───── Extracted text

# northern pike and carp recipes?



## huntindog (Oct 25, 2007)

does anyone have any recipes for northern pike because honestly i have no clue how to cook them or caro :eyeroll: :eyeroll: can yall post recipes for bost fish?


----------



## Chuck Smith (Feb 22, 2005)

Northern Pike.....cook like you do walleyes or any other fish.

Carp....smoke them.


----------



## roughfishfever22 (Apr 30, 2008)

norther pike is just as good as any other fish in my opinion, just have to watch out for all the bones.

The best way to use a carp is dig a hole in the ground throw the carp in that and plant a tomato on top of the hole. Wait all summer and at the end of summer you should have some great tasting tomatoes :beer:


----------



## snow123geese (Feb 3, 2008)

Northerns taste great on the grill. When i make them i put the fillet on a piece of tin foil and put butter in there and i like to put lemon pepper and seasoned salt then wrap it up and stick it on the grill until it gets flaky. Just make sure you put a lot of butter in there otherwise the fillet will stick to the tinfoil and get pretty crispy.


----------



## roadtriprod (Apr 23, 2003)

NORTHERN PIKE APPETIZER OR POOR MAN'S LOBSTER
Cut Northern fillets into 1 inch cubes (like herring). Combine water and 
4 to 6 beef bouillon cubes in large kettle. Bring to a boil. Add fish. When 
it comes to boil again remove from heat and drain immediately. Very important 
not to overcook. Serve with drawn butter or cocktail sauce


----------



## martin_shooter (Sep 27, 2008)

put pike on the grill in tinfoil with italian dressing :beer:


----------



## blhunter3 (May 5, 2007)

Pike Jerkey

Just kidding, but it does taste gross


----------

──────────
───── Records shown

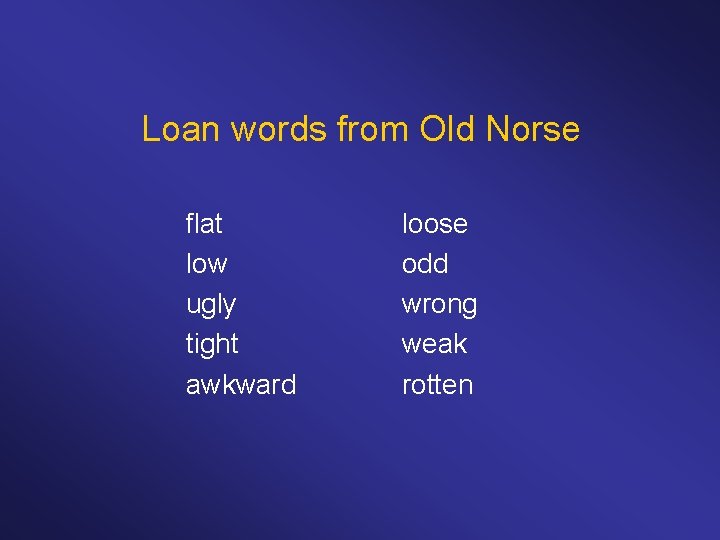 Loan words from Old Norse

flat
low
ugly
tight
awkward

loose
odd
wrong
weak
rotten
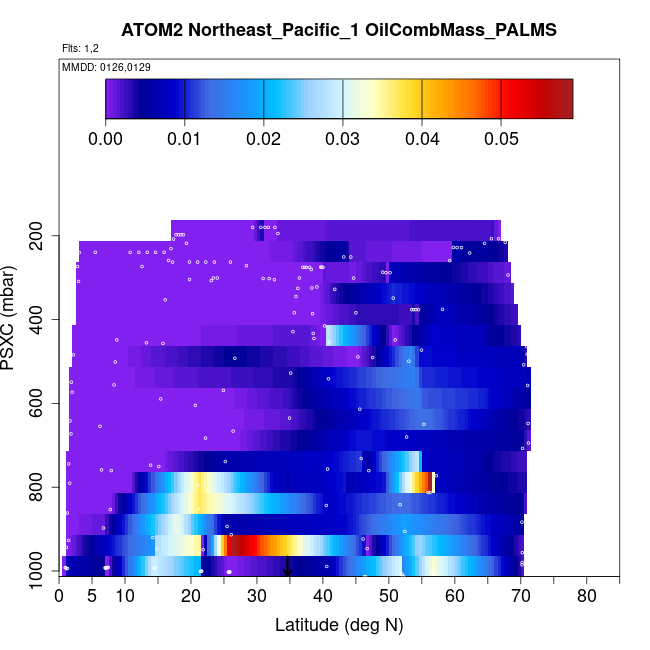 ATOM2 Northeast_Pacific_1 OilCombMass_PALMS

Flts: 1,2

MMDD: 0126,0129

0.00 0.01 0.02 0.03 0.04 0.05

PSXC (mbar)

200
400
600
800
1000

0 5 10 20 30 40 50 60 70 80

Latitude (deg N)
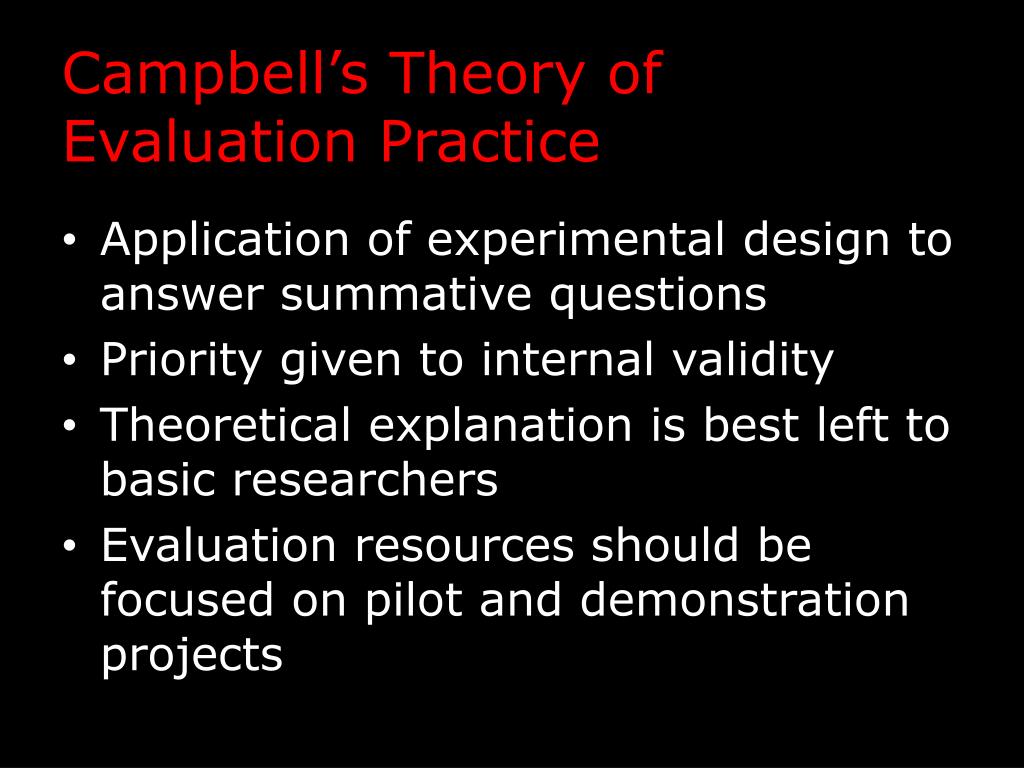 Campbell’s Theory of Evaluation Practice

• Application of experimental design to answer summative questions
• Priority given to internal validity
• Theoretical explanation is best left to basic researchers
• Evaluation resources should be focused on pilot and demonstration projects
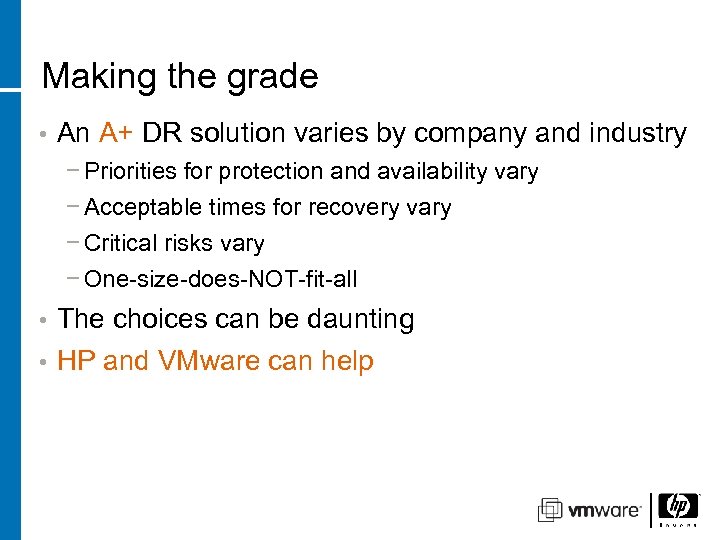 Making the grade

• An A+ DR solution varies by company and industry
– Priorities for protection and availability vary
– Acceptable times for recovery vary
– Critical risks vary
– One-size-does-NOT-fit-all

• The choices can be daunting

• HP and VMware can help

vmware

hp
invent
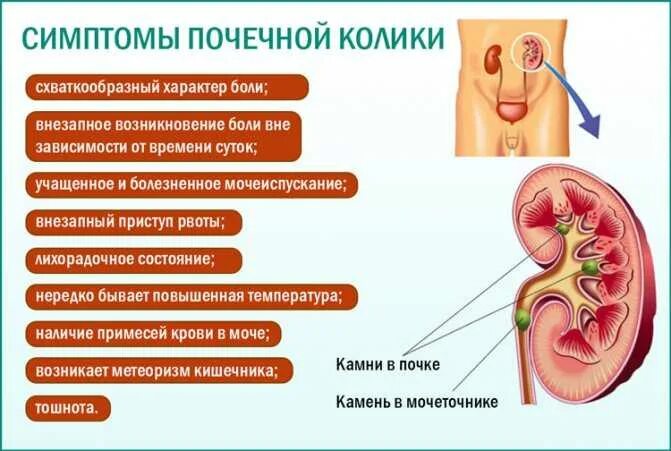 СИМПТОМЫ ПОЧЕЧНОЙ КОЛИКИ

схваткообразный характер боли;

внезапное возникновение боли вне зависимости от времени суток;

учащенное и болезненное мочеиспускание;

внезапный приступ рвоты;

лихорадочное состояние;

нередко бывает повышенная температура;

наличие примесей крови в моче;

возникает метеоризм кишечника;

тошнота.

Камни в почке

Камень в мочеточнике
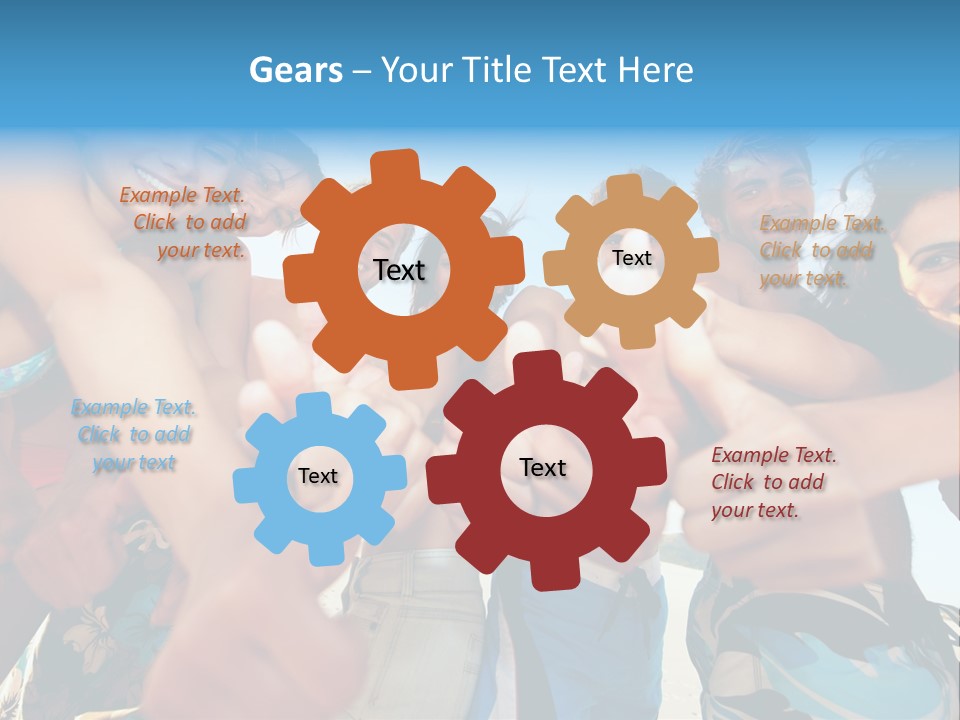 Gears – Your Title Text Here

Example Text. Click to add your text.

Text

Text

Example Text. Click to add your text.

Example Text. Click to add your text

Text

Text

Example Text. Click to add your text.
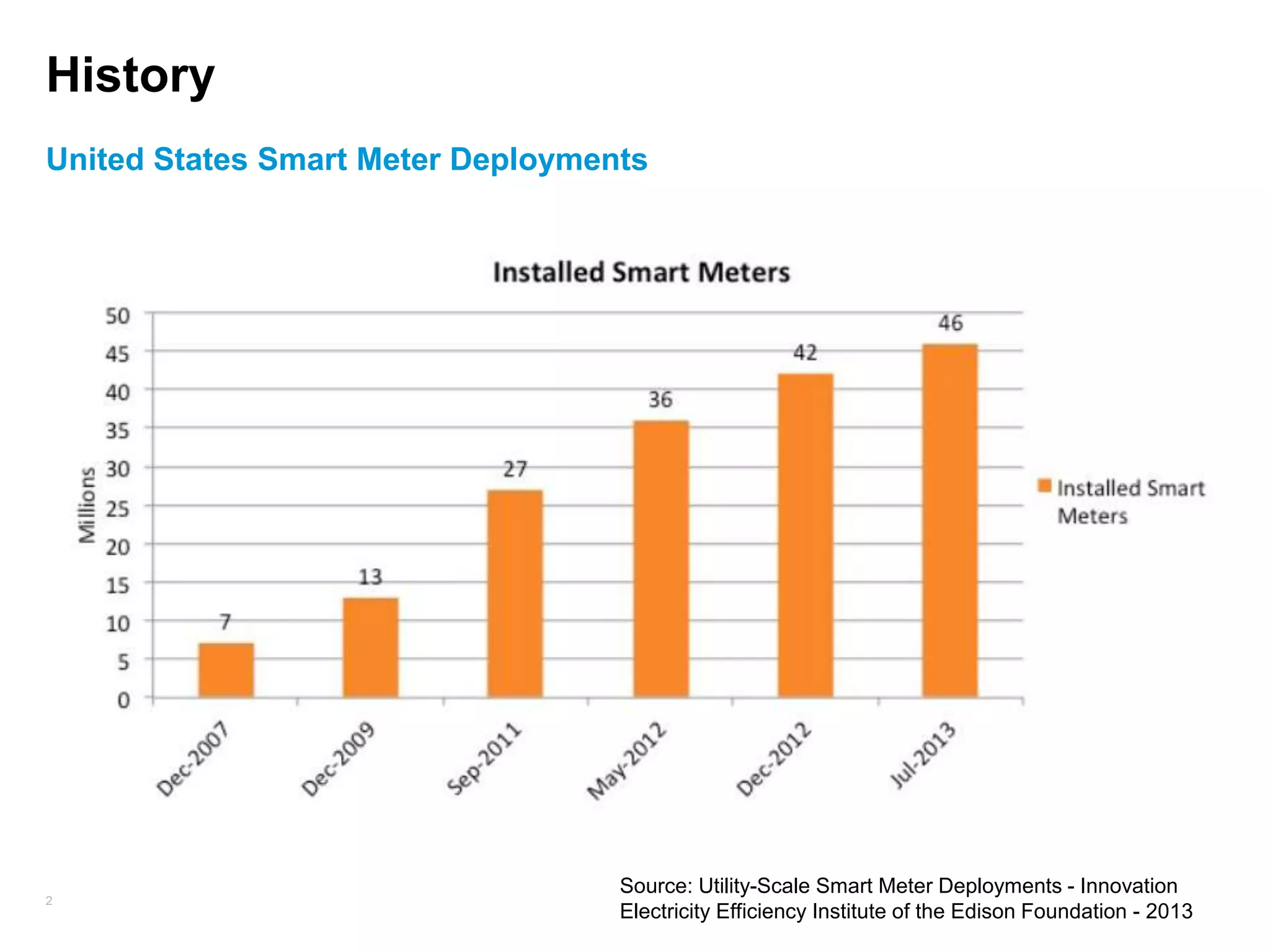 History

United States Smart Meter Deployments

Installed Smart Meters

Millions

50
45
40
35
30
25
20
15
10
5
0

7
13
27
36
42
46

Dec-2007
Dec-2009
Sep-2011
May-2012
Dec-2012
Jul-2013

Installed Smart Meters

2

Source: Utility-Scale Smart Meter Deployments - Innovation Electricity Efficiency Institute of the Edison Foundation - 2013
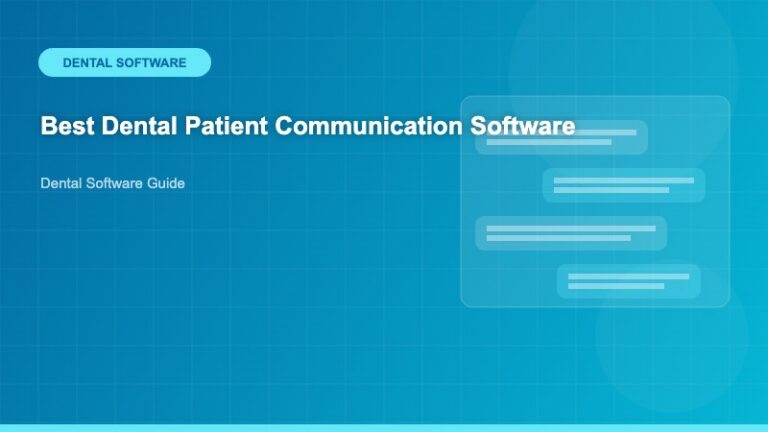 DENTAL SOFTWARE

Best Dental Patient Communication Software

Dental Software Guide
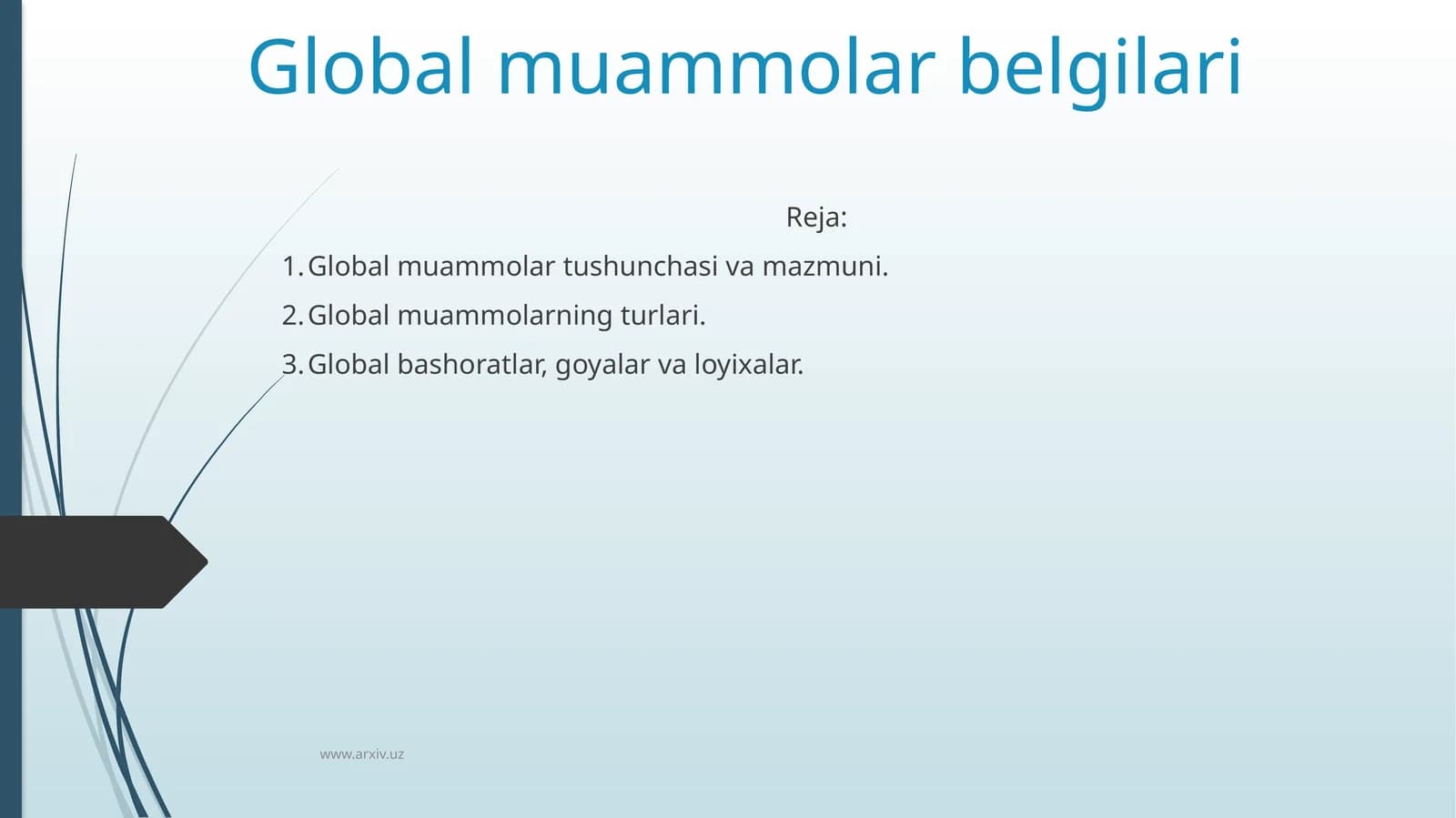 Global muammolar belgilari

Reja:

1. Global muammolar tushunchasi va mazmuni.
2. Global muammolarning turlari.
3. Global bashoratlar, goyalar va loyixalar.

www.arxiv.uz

──────────

Assignment: Repeat the pike and carp recipe thread word for word, starting at the words "# northern pike" and stopping after "for bost fish?". Work only from the pike and carp recipe thread, not from the items.

Answer box:
# northern pike and carp recipes?



## huntindog (Oct 25, 2007)

does anyone have any recipes for northern pike because honestly i have no clue how to cook them or caro :eyeroll: :eyeroll: can yall post recipes for bost fish?